Certification number 4 of the year! I have been meaning to work towards some offensive security certifications. OffSec’s annual Learn One 20% discount offer, which started on the 1st of November, perfectly aligned with my plans, so I went on to purchase it. With the purchase, I also got OSWP and KLCP exam attempts. So the first certificate that I went with was, you guessed it, OSWP. So, I’d like to share my experience of the certificate in general.
OSWP Course Review
So first of all, the course has been criticized for being a bit outdated, however, I’d like to disagree. The course indulges in most of the attacks that are applicable in modern networks. The course starts off with information about IEEE 802.11, Wireless Networks & Encryption, Wireless Essentials, information about frames and networks on a lower (technical) level and, troubleshooting drivers used by wireless adapter. I’ll admit this part was a bit too dry and OffSec could work on it to make it a bit more lively and interesting to read.
The course then quickly picks up the pace with the tools that are needed to perform these wireless attacks, most of these tools come under the suite of Aircrack-ng. Straightly after the introduction of the tools, you get to learn the techniques to attack WPA/WPA2, WPA3 (Yes, you get a brief introduction of it, one of the most known attacks; Dragonblood), WPS, setting up rogue access points to attack WPA enterprise portals, and lastly, attacking captive portals. It also teaches you how to create custom wordlists based on various factors, like special characters, type of organization, and other gathered info about the organization through OSINT. The course finishes off with alternatives to the aircrack-ng suite, like bettercap and Kismet.
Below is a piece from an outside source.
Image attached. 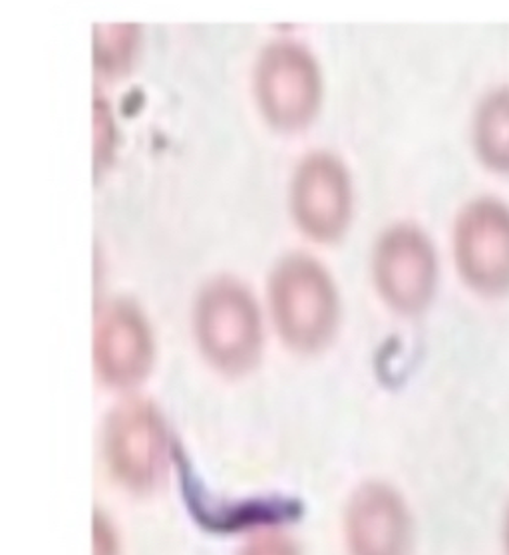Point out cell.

The course introduces you to wireless penetration testing and teaches you about almost every type of attack with great detail. What I like about the course is that it forces you to manually attack the access points, instead of allowing the usage of automated tools. This helps build your methodology and makes sure that you have understood the underlying details about how and why each attack works.
Regarding the time taken to prepare for the course, it took me 6 days to go through the whole material, then I set up the lab and used some other resources (mentioned below) to perform the attacks to prepare myself which took an additional 3 days.
OffSec Exam Review
During the weekend, I had some plans and the exam timeslots were not feasible for me, so I decided to take the exam on Friday at 4 AM (Yes, early morning :D). I joined the proctored session 15 minutes before my exam time, however, there were some internal issues which delayed my exam by 24 minutes. The proctor and their team were kind enough to allow me an extension of 30 minutes. You are provided with SSH/RDP details, you can use that after connecting to the VPN to access the attacking machine and proceed with the exam from there. I was able to finish the practical aspect of the exam in about 90 minutes that too because the environment was a bit unstable. After the exam, you get 24 hours to finish the report. I was thinking of taking a good rest and doing the report later, however since it was the last working day of the week, I wanted to finish the report as early as possible for the slightest chance that they grade my attempt before the end of the week. So I quickly finished my report in 90 minutes and submitted the report. In just over 24 hours, at exactly 9 AM on Saturday, I got an email that I had cleared the exam and had been awarded the certificate.
Suggestions & Resources
If you want to set up your own lap then the hardware requirements can be found here.
However, if you don’t want to set up your own lab, then you can download the VM and do all the challenges here to practice what you learned during the course.
During the exam follow the methodology that you have created during your learning of the course.
If you have hiccups in your environment, then make sure to instantly revert your environment, you get a good amount of reverts. However, the caveat is that you will lose all the progress upon reverting or switching to another network environment, so be wary of that.